Reference : UMR5254-SOPPUY-049
Workplace : PAU
Date of publication : Thursday, August 4, 2022
Scientific Responsible name : Anthony RANCHOU-PEYRUSE (IPREM UMR5254) and Anne BATTANI (LFCR UMR5150)
Type of Contract : PhD Student contract / Thesis offer
Contract Period : 36 months
Start date of the thesis : 3 October 2022
Proportion of work : Full time
Remuneration : 2 135,00 € gross monthly
Description of the thesis topic
The PhD position proposed here will be part of the task “Identification of biological and geochemical markers associated with the presence of H2 in soil and subsurface”.
The work that will be carried out in this task aims to specify the biogeochemical characteristics of a natural environment rich in H2, and to identify the relevant markers associated with its presence. An innovative multidisciplinary methodology is developed, combining meta-omics, cultural and geochemical approaches, and will lead to the very complete characterization of this environment.
This doctoral work will be based on advanced geochemical tools to characterize the hydrogeochemistry of the sites studied and to specify the role of hydrogeological networks in the genesis and migration of hydrogen.
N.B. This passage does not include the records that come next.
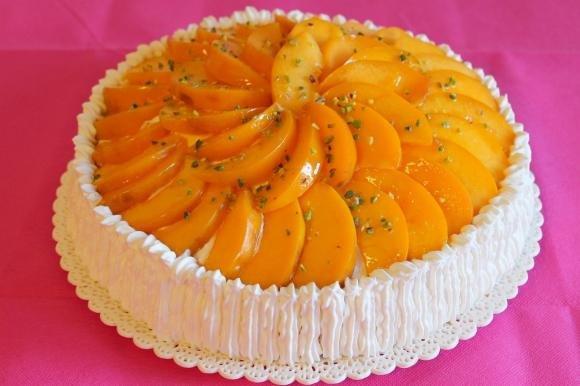 Torta con crema Chantilly, pesche e granella di pistacchio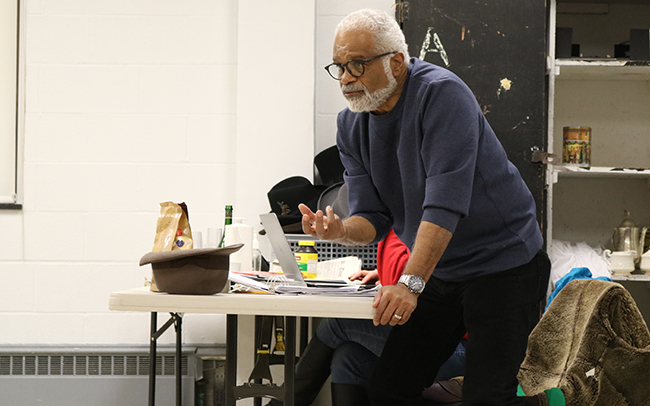Ted Lange gives instructions to his cast during rehearsal.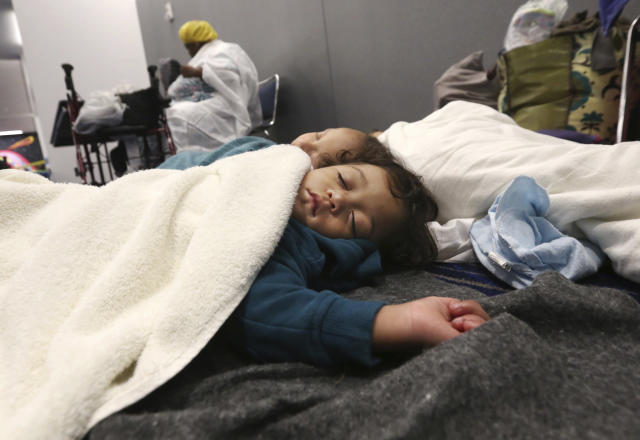 <p>Robert Salgado, 2, sleeps on the floor at the George R. Brown Convention Center that has been set up as a shelter for evacuees escaping the floodwaters from Tropical Storm Harvey in Houston, Texas, Tuesday, Aug. 29, 2017. (Photo: LM Otero/AP) </p>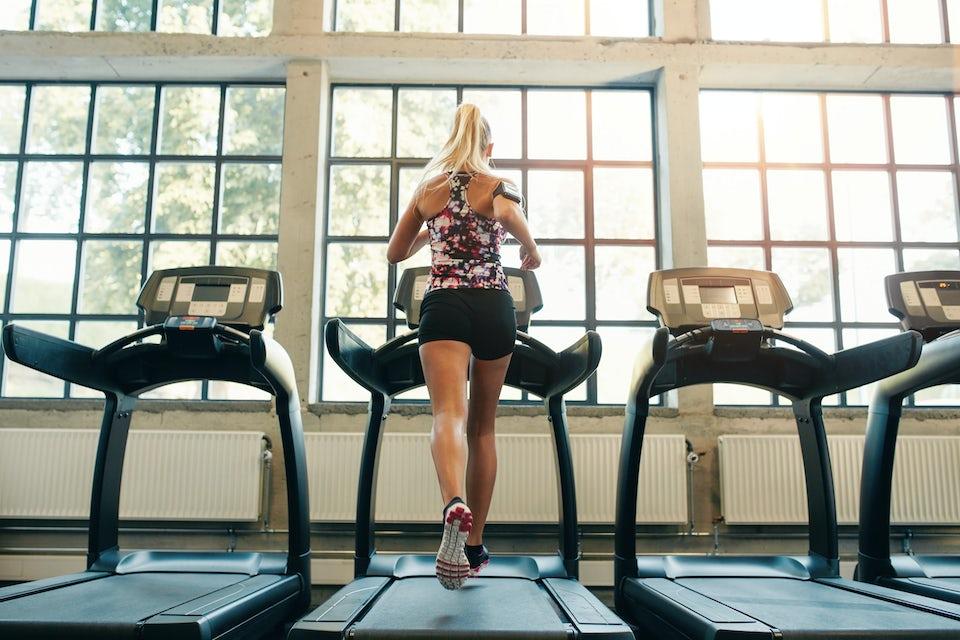 Kvinna springer på löpband.
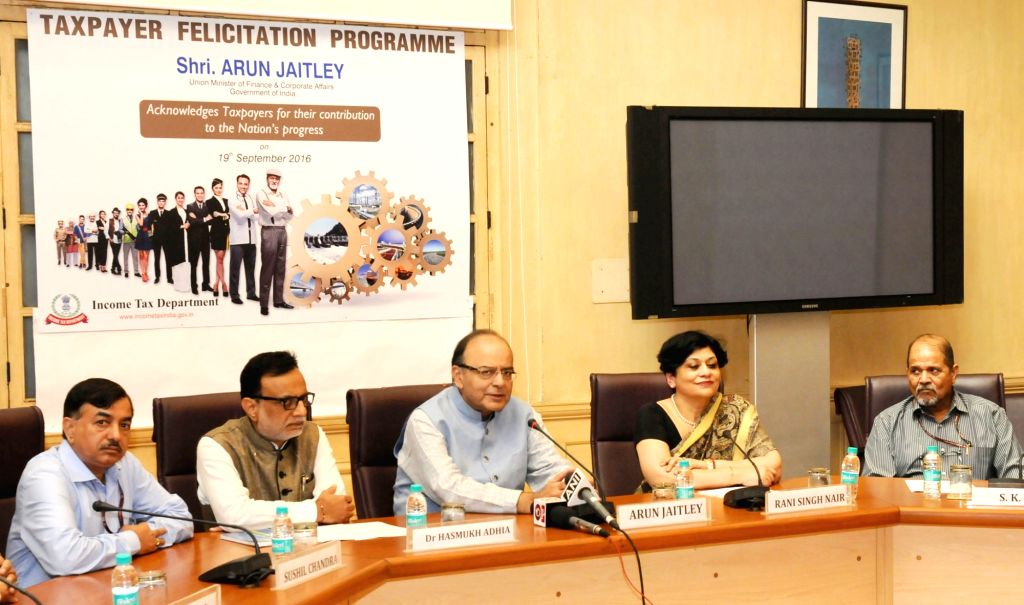 Union Minister for Finance and Corporate Affairs Arun Jaitley addresses at the Taxpayer felicitation programme in New Delhi on Sept 19, 2016. Also seen Revenue Secretary, Dr. Hasmukh Adhia ... - Affairs Arun Jaitley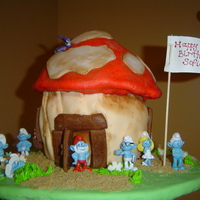 Smurf Cake MMF covered blue/white marbled cake. Decorations all MMF except for smurf figurines.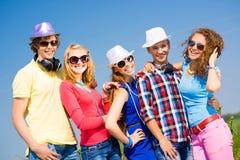 Groupe des lunettes de soleil de port et du chapeau des jeunes Photographie stock libre de droits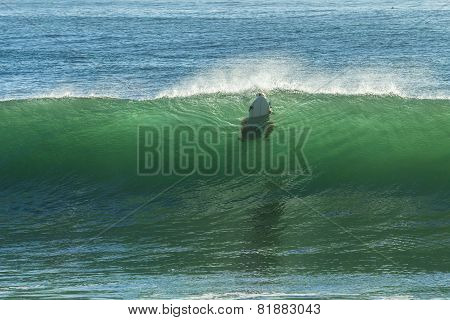 Surfer Aborts Wave Ride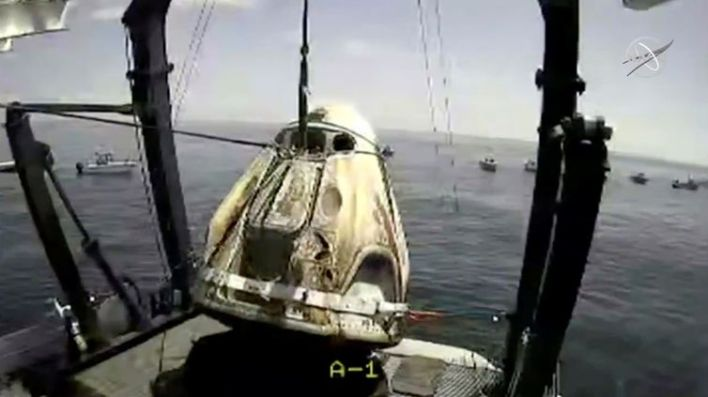 A capsule with NASA astronauts Robert Behnken and Douglas Hurley is lifted out of water in the Gulf of Mexico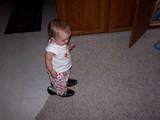 Mary standing in mommy's shoes.  Picture shot from above.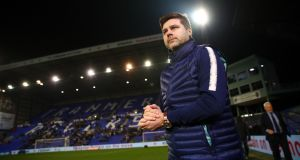 Tottenham Hotspur manager  Mauricio Pochettino inspects the pitch prior to the FA Cup third-round match against  Tranmere Rovers  at Prenton Park. Photograph: Clive Brunskill/Getty Images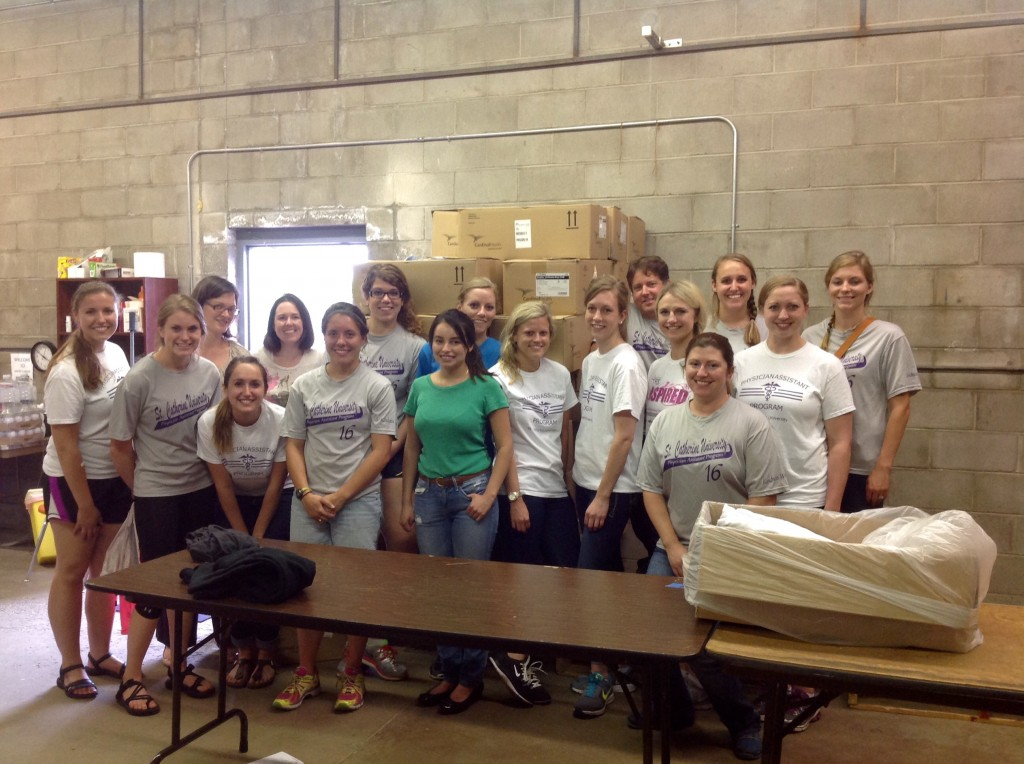 Volunteers from St. Kate's PA program at Mano a Mano in July.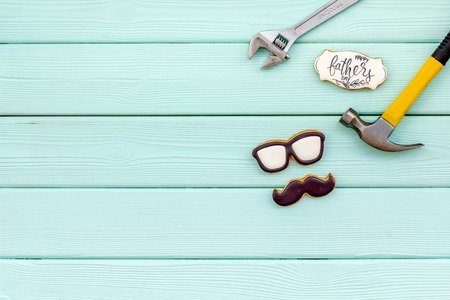 Bow tie, moustache, glasses and instruments for repair for Happy Father Day party on mint green wooden background top view mockup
From the sampling of water sources selected on the basis of a hydrogeological study being carried out by Engie/Storengy, the classic isotopic tracers, such as 18O, 2H, 3H and 14C, will be used to determine the origin and residence time of the waters. The physico-chemical parameters (temperature, salinity, etc.) and the composition of major and trace elements of these sources will make it possible to constrain calculations of water-rock interactions, and to specify the lithologies encountered by the circulations. These results will be compared with compositional and isotopic data on dissolved rare gases (He, Ne, Ar, Kr, Xe). The measurements of rare gases, which are chemically inert, will provide information on the origin of these gases and quantify the various potential components. A dating obtained by the analysis of the radiogenic rare gases 4He and 40Ar will be carried out, and compared with the residence times estimated by classical isotopy. The concentrations of rare gases in solution, depending on the physico-chemical conditions in situ, will also provide information on the various processes that have affected the waters. Finally, the composition and isotopy of the major gases dissolved in the water samples (H2, CH4, N2) will be measured. The association and origin of these gases will be discussed with regard to the hydrogeological study and the geochemical and biological results provided by the other tasks of the chair. A comparison of the signatures obtained with those of waters and gases from other H2-producing intra-cratonic systems, such as that of Kansas for example, will be carried out, and will make it possible to highlight potential common features.
Depending on the interest of the PhDl student and the first results, we plan to complete these analyzes carried out in situ with an experimental study in which the gas phase and the composition of the microbial communities would be fully controlled and monitored over time. Such an approach would both strengthen our knowledge of the biogeochemical phenomena at work.
Required profile :
- a Master's degree (or an engineering degree) in geochemistry
- skills in hydrogeology would be appreciated
- taste for analytics (mass spectrometry)
- a strong interest in multi-disciplinarity, in particular microbiology and an open mind.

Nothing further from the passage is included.